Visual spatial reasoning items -
---*---

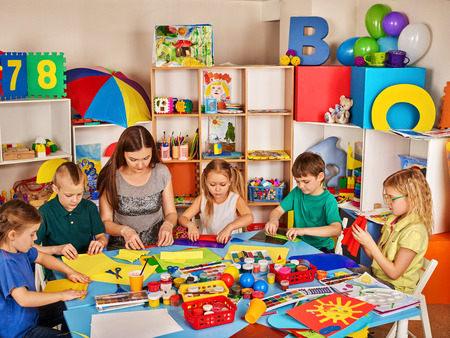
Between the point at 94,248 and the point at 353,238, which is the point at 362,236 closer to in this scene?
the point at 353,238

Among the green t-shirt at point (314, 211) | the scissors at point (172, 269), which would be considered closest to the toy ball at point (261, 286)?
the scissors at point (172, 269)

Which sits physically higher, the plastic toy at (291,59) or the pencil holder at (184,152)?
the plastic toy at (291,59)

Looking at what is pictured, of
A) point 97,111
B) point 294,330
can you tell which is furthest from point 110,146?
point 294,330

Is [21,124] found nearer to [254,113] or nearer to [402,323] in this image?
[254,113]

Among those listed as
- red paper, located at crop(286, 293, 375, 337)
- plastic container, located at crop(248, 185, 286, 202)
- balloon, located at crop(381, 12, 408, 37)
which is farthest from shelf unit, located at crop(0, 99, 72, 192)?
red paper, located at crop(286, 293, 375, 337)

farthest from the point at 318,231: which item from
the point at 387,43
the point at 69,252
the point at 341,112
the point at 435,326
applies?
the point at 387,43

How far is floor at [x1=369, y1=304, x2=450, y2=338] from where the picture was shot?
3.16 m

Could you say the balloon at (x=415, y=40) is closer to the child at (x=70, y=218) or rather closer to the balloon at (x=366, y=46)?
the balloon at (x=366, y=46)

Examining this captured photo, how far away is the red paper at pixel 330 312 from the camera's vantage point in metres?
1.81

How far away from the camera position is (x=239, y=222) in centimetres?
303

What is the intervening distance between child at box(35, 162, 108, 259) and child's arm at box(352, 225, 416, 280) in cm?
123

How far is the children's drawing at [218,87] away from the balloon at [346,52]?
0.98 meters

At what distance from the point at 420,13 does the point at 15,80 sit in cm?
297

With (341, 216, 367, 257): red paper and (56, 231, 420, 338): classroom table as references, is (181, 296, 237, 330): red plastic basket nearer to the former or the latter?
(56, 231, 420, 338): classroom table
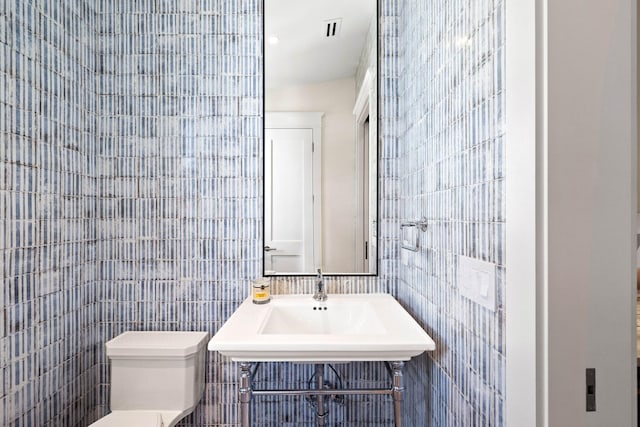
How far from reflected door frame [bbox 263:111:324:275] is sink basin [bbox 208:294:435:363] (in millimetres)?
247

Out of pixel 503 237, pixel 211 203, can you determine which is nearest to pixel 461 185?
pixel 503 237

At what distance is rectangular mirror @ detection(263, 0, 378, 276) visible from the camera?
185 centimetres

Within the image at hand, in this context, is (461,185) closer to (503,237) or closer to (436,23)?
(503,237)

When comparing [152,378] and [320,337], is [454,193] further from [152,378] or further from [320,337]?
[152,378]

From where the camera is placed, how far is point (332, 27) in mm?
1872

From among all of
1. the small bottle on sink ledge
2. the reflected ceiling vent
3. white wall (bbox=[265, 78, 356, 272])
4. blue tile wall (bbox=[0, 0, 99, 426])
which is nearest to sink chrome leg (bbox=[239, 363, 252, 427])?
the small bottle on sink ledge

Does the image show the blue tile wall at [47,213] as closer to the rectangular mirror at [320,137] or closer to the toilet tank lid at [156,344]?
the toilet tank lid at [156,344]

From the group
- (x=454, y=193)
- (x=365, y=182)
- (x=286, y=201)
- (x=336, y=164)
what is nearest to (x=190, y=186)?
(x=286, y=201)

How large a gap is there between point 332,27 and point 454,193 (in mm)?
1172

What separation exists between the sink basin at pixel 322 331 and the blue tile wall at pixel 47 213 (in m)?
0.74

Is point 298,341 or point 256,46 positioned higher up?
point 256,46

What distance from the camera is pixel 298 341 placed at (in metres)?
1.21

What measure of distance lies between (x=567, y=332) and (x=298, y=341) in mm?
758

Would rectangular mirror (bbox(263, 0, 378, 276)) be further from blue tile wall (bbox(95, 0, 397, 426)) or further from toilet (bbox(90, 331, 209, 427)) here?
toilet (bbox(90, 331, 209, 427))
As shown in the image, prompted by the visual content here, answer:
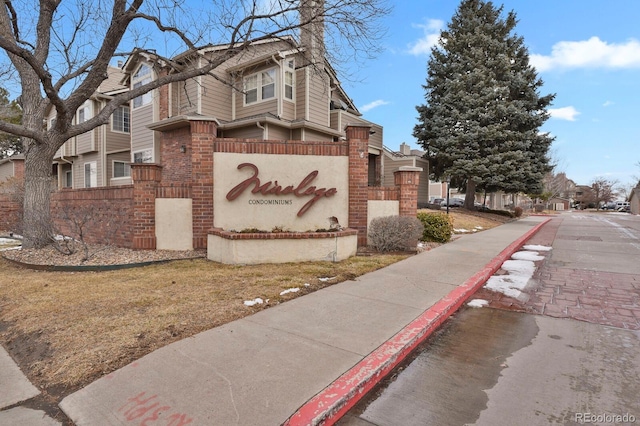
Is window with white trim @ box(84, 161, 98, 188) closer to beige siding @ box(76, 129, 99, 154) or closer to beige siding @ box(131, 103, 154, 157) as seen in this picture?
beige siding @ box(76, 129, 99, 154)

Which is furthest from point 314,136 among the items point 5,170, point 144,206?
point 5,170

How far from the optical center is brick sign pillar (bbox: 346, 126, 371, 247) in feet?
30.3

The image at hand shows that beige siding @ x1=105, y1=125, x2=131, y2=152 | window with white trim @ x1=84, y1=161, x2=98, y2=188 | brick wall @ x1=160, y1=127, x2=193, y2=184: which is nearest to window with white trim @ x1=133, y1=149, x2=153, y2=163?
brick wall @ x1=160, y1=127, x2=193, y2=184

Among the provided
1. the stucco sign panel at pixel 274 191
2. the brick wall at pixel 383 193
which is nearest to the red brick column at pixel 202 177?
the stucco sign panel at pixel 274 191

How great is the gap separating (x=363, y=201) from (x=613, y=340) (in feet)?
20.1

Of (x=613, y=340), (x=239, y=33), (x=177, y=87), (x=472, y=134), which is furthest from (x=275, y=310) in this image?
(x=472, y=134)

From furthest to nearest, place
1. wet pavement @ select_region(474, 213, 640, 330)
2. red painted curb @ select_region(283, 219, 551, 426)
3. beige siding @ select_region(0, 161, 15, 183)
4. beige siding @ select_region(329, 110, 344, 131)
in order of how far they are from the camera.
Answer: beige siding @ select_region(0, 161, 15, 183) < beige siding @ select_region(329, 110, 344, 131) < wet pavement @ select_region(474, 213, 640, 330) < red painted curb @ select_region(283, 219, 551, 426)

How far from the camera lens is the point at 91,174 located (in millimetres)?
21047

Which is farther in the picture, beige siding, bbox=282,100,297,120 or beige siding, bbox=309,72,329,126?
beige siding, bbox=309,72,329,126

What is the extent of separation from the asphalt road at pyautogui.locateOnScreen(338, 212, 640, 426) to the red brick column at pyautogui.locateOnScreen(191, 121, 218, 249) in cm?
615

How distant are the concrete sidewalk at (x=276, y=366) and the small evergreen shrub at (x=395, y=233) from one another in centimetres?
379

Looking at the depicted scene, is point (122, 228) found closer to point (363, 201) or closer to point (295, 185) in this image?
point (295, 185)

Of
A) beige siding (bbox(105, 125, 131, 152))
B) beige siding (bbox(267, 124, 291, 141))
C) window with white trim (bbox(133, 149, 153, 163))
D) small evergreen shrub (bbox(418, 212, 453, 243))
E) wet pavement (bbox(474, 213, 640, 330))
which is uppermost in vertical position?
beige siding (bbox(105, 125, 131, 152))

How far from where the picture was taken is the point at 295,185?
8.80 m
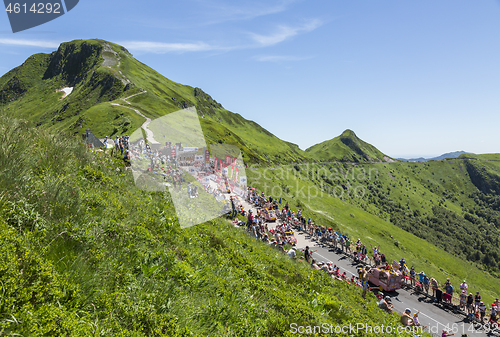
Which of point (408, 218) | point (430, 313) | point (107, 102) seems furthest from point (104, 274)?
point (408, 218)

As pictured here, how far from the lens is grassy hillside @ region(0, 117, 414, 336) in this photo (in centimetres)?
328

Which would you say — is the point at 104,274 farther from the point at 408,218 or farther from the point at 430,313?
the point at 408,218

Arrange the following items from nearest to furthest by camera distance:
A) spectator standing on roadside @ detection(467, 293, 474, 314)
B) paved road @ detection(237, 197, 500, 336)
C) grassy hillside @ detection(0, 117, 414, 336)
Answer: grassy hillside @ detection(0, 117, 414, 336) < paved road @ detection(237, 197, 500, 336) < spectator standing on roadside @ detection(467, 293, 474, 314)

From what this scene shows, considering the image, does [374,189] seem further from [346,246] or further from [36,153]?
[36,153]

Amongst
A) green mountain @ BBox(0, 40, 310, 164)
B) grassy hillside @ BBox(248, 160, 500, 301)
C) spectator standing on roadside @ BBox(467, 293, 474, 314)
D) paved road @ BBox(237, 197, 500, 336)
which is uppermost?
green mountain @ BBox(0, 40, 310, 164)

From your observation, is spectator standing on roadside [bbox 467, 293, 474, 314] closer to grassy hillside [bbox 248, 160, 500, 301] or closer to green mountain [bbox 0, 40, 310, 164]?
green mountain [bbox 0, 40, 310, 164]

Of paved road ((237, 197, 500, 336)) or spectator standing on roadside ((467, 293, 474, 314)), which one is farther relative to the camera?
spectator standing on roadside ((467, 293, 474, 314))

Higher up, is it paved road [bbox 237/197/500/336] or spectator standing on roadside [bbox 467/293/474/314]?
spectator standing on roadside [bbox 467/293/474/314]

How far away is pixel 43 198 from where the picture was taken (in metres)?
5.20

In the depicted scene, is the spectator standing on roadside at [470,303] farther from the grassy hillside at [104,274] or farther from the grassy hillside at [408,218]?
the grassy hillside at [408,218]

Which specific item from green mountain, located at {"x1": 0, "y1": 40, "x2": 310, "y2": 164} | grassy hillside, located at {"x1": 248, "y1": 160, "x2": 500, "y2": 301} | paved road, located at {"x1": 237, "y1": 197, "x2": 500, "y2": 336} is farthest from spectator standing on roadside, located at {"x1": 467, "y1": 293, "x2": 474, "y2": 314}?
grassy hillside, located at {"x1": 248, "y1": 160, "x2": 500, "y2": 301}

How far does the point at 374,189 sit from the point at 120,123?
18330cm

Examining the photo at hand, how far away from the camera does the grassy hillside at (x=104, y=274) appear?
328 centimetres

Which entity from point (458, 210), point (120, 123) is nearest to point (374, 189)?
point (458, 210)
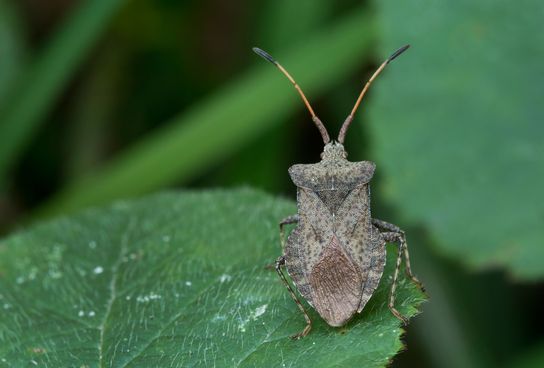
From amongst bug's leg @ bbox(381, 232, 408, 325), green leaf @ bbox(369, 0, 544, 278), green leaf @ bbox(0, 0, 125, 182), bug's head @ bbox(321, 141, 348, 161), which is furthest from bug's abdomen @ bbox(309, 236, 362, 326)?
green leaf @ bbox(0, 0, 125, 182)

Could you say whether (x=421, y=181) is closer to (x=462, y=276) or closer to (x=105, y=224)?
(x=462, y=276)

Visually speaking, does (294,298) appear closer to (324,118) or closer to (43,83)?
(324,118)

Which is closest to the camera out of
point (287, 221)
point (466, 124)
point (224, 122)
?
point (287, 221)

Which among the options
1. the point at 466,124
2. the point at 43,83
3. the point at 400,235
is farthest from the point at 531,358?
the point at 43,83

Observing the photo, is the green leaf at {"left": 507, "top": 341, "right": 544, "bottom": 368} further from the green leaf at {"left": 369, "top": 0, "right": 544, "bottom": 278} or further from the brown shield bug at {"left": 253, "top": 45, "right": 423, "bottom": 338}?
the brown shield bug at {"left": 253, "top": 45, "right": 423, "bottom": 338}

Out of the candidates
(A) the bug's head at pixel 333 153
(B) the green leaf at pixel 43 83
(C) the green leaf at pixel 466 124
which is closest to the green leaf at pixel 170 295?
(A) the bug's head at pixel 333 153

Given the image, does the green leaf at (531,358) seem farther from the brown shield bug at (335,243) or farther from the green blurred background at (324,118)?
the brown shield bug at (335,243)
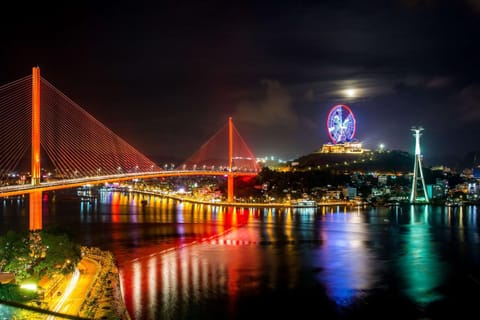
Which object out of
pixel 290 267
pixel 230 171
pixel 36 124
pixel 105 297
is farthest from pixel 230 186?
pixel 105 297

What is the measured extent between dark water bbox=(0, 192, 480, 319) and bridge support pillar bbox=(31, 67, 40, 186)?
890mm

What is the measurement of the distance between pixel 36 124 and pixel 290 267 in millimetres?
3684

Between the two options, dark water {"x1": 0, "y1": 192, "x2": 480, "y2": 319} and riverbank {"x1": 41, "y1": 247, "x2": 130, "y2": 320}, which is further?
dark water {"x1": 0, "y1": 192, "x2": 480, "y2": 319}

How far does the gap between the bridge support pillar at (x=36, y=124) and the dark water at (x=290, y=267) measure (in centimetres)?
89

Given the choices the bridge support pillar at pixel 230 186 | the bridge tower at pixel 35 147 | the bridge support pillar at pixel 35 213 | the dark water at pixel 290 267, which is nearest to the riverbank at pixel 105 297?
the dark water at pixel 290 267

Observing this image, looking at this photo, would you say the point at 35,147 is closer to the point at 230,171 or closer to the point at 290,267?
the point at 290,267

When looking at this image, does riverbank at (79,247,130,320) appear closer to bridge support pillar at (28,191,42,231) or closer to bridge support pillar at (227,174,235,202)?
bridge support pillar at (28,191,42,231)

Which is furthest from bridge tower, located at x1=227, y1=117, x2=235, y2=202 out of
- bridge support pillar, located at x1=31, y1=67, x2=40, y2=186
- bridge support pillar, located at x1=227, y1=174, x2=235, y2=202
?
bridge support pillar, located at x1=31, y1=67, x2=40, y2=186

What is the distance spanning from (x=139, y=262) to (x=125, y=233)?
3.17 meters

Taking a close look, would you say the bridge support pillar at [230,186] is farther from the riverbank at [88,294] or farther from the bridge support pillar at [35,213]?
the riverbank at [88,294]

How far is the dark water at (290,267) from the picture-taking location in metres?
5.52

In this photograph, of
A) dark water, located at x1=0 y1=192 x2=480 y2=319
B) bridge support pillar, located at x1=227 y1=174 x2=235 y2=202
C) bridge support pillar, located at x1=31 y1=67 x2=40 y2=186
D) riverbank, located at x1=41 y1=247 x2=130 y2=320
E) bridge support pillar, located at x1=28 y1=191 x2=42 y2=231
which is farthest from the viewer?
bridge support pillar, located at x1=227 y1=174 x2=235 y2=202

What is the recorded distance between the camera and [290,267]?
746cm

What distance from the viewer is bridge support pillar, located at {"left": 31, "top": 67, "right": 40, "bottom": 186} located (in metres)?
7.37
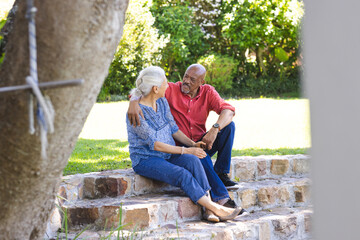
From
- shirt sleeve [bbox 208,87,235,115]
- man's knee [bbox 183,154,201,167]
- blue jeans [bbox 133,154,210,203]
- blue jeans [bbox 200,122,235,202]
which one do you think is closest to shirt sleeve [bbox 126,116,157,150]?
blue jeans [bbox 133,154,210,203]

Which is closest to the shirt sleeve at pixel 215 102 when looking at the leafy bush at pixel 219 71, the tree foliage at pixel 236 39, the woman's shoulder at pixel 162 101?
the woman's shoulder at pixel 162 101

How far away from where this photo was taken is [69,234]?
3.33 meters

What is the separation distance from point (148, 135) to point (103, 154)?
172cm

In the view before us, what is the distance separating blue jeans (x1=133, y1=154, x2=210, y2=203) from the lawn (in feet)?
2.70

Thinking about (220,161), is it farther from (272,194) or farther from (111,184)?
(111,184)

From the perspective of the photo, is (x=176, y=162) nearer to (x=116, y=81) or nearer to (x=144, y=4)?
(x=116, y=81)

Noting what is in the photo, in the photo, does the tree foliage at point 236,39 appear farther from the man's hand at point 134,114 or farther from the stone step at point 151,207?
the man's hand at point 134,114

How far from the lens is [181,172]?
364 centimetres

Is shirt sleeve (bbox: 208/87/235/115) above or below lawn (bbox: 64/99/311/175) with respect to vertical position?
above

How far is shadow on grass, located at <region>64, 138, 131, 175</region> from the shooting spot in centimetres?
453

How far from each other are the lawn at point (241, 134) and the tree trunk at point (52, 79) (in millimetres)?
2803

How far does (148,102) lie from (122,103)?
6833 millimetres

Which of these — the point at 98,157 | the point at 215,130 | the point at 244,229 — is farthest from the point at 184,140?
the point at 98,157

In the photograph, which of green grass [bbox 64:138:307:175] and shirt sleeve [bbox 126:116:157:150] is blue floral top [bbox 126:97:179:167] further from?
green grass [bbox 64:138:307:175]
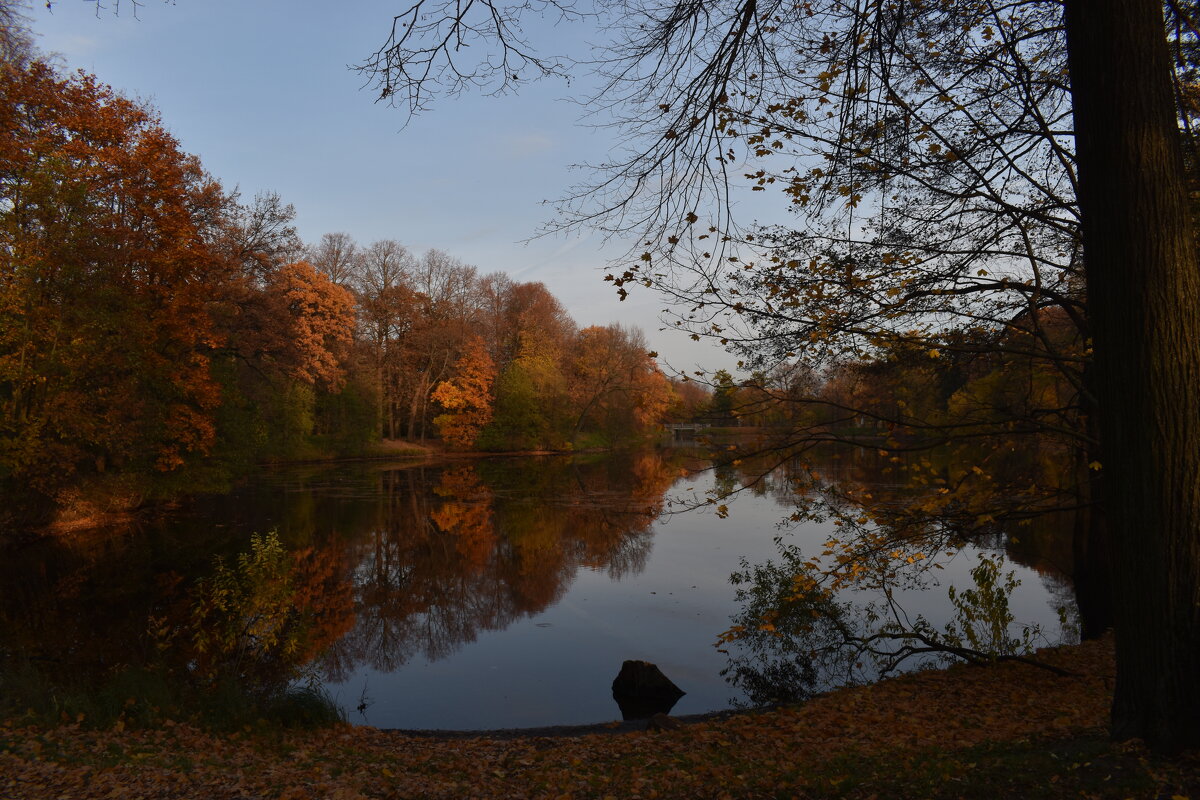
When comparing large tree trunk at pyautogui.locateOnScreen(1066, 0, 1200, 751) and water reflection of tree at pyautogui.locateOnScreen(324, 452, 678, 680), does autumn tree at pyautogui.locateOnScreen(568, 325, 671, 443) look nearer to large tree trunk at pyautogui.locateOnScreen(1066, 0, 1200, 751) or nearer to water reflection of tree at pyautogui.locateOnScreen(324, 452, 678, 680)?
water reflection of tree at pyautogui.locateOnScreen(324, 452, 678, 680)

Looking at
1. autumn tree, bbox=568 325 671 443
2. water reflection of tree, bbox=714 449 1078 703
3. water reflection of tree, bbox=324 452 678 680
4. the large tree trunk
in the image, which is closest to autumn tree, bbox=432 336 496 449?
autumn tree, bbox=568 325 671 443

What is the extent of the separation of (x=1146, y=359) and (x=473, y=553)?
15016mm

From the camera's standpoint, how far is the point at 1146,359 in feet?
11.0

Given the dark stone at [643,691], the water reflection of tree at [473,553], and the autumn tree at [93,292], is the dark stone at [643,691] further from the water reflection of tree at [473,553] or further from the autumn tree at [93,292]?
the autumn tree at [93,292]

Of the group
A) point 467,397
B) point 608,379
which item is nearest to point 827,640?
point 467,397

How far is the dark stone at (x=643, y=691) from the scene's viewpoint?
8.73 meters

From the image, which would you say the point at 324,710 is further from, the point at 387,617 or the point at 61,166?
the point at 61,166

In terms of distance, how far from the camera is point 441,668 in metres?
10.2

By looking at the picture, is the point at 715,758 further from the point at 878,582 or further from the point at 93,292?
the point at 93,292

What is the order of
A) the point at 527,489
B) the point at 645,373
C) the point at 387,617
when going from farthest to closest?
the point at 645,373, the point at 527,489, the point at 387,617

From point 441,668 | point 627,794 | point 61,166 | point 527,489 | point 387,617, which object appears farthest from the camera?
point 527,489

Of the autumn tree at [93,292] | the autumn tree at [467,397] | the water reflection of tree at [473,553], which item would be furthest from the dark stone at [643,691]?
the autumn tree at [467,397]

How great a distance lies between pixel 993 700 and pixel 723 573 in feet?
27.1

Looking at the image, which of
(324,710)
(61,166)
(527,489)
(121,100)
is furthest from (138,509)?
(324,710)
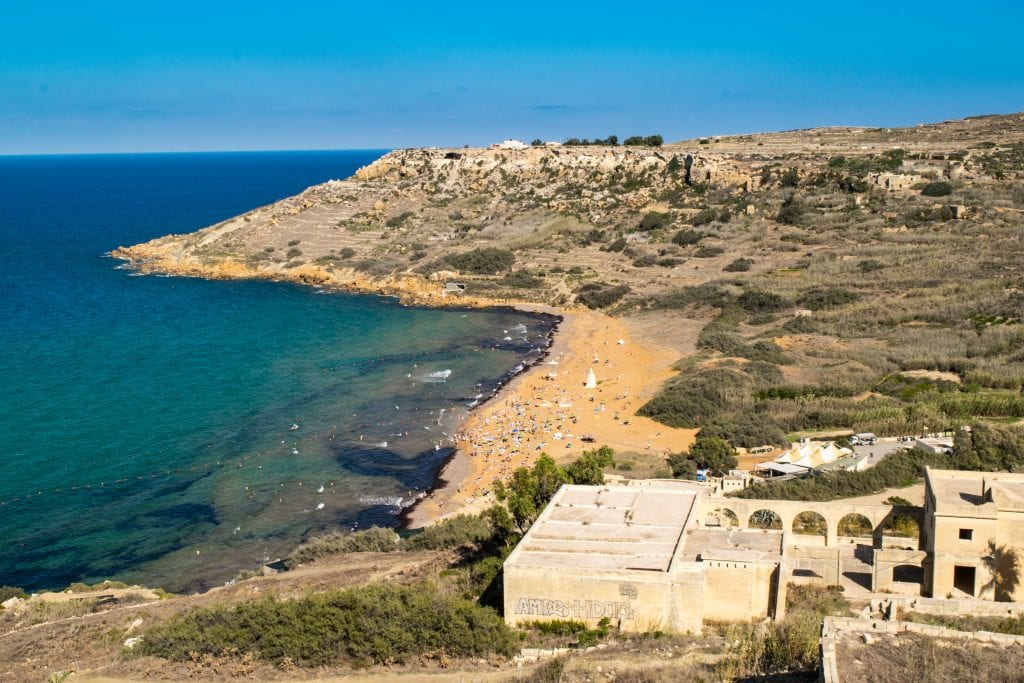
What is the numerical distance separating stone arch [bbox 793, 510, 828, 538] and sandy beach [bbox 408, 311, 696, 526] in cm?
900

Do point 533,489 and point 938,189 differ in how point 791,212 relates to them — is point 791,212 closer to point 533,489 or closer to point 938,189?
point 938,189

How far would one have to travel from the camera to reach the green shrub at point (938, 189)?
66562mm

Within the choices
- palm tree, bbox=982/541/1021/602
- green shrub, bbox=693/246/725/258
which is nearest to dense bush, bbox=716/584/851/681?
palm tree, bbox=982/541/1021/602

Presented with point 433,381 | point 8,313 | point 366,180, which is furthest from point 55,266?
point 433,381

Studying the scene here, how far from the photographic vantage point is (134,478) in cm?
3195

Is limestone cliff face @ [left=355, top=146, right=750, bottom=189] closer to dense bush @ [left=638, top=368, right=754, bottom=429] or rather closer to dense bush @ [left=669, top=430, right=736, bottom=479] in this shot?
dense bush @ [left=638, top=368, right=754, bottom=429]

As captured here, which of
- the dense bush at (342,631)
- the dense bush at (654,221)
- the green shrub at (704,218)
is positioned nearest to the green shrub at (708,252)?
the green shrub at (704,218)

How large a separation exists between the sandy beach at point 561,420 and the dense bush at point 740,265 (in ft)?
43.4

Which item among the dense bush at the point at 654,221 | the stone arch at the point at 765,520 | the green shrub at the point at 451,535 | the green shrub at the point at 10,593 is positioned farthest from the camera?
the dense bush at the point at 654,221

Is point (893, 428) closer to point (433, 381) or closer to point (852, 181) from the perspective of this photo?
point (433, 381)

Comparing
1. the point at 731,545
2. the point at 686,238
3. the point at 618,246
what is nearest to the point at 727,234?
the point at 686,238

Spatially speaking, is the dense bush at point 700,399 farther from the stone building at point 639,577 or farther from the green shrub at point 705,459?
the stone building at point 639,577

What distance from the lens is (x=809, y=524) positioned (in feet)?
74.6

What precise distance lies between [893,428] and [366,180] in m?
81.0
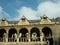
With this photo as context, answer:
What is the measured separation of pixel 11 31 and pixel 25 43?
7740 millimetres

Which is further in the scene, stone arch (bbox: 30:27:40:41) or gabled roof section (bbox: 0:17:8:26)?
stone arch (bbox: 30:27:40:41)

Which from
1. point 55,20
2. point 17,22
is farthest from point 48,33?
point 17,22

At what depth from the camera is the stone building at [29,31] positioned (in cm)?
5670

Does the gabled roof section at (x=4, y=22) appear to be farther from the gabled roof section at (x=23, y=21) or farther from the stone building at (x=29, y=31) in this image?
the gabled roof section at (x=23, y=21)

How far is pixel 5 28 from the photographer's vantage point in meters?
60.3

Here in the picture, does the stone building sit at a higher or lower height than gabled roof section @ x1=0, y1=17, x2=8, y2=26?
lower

---*---

Exercise goal - Which lines run from the one containing "At what depth" to the end of the entries above? Quote exactly those, and only those.

Solution -
At what depth from the camera is the stone building at [29,31] positioned (in cm)?
5670

Does the gabled roof section at (x=4, y=22) appear to be farther from the gabled roof section at (x=23, y=21) or farther from the stone building at (x=29, y=31) in this image?
the gabled roof section at (x=23, y=21)

How far is pixel 5 28 from the photographer's vantage point in meters?
60.3

Here in the picture, does the stone building sit at a higher or lower height than gabled roof section @ x1=0, y1=17, x2=8, y2=26?
lower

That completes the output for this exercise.